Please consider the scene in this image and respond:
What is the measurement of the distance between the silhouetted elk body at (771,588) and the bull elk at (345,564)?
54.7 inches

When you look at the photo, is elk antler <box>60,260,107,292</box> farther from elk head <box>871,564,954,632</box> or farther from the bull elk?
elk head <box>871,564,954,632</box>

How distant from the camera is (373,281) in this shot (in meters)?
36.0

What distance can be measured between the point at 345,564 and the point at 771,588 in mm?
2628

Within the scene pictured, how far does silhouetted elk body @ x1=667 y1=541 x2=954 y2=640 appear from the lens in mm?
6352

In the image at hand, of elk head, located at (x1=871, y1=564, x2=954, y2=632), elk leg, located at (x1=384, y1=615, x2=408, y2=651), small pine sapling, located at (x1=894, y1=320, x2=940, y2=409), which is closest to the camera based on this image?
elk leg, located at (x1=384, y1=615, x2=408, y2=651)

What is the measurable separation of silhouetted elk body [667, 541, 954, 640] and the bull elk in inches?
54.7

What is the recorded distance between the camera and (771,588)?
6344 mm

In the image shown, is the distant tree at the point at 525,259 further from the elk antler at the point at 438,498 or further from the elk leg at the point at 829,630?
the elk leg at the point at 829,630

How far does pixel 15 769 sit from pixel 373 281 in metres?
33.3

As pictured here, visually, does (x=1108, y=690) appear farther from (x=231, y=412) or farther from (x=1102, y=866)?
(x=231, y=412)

**WRITTEN EXERCISE**
Copy the rows above into a numbered list, covering the stretch from the line containing "How far does pixel" through the end of the rows, and leave out blank lines.

**OUTPUT FOR THIS TASK**
1. How far does pixel 15 769 sit from pixel 373 281 in metres?
2. 33.3
3. As pictured here, visually, does (x=1108, y=690) appear farther from (x=231, y=412) or farther from (x=1102, y=866)?
4. (x=231, y=412)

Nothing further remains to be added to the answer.